Kenya is the most important country on this side of the African continent in economic and military cooperation terms. It is also one of the oldest and most consistent allies the US has ever had in Sub Saharan Africa. The war against terror has only served to attenuate the critical importance of this relationship. Much to the chagrin of the human rights fraternity and important elements of the Muslim community, for example, Kenya's security forces seem to generally pick up anyone the US tells them to.
The leading Kenyan Muslim human rights advocate, Al-Amin Kimathi of the Muslim Human Rights Forum, for example was arrested and held for months in Uganda a couple of years ago when he travelled there to inquire after the conditions of a group of Kenyans allegedly illegally renditioned there. When his lawyer Mbugua Mureithi showed up to assist Kimathi, the Ugandans arrested him too! This blatant subordination of the constitutional rights of Kenyans continues to be deeply unpopular and rightly so.
A former US government official I chatted to last week also explained that an influential domestic constituency in America - both in the corridors of power, civil society and media - would not have reacted kindly to President Obama meeting with Messrs.
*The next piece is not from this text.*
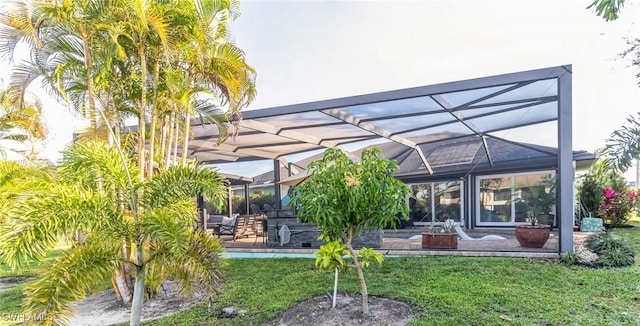 back of house with a lanai, a lawn, an outdoor pool, and a patio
Kenyatta and Ruto. The 'consequences' former Assistant Secretary of State for Africa, Johnnie Carson, warned about have clearly started to kick in.
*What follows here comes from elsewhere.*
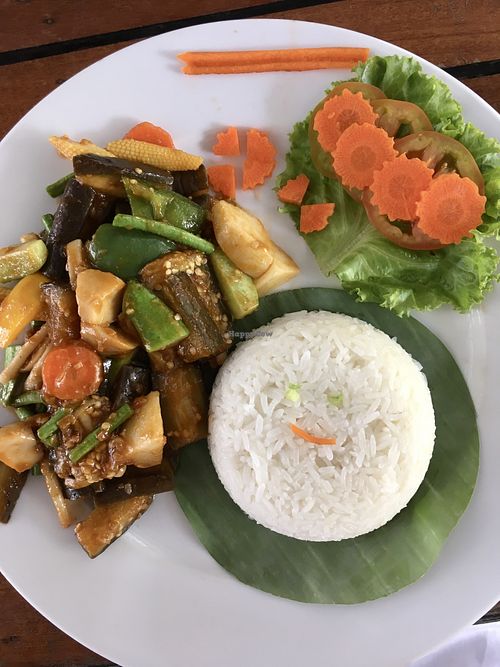 Stir fried eggplant with rice (the owner’s daughter added a smiley face to the rice)  at Bar Ang in Battambang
KENYA AND THE WEST: LOSE-LOSE
The ICC and the fact that Kenya's head of state and his deputy are defendants before it, has caused an unprecedented diplomatic quagmire, and in terms of relations with the West - a lose-lose situation for both sides.
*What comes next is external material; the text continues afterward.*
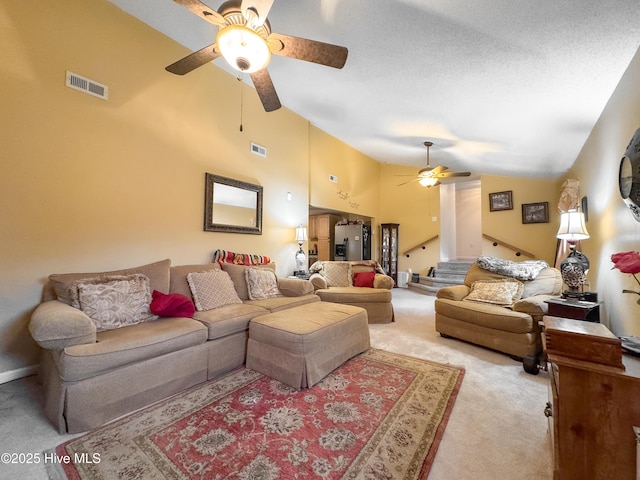 carpeted living room with ceiling fan, high vaulted ceiling, and a textured ceiling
The Jubilee coalition was created by the situation the ICC cases presented - possibly a first-time conundrum for the ICC. It is unprecedented for the Kenya Government too: we have the clearest and most aggressively articulated foreign policy in our country's independent history. Our diplomats are working overtime to very clear objectives.
Their most important success thus far has been to get the African Union, while celebrating its golden jubilee last month, to get Kenya and the ICC to the top of the agenda and belligerently so without the slightest hint of irony considering that it was Kenya's own leaders who chose the ICC route. They have then proceeded to stare down the West by constructing the narrative of the ICC as an anti-African political tool of the West.
Thus the push for 'Kenya to look East'. In and of itself this fits with aspirations African progressives have had since the 1960s and 70s when there was much talk about South-South cooperation led by Malaysia's Mahathir Mohamad and Tanzania's Julius Nyerere. A criminal case is fast tracking the cooperation! Kenya has an ancient relationship with the 'East'. China's relationship with East Africa, for example, goes back to the 15th century. In the 17th century the Omanis showed up and their Sultan actually made Zanzibar his capital in 1837.
The West is in a lose-lose relationship with Kenya for now. They are helpless: at once trapped by their need to adhere to international norms of human rights and good governance that they articulated and have exported globally, and powerful interests that must be massaged continuously. At the same time playing off the East versus the West is slightly more complicated than things were during the Cold War because of the interdependence globalization has created. Still, as Kenya courts 'new' friends its becoming clear that this means the creation of new enemies as well.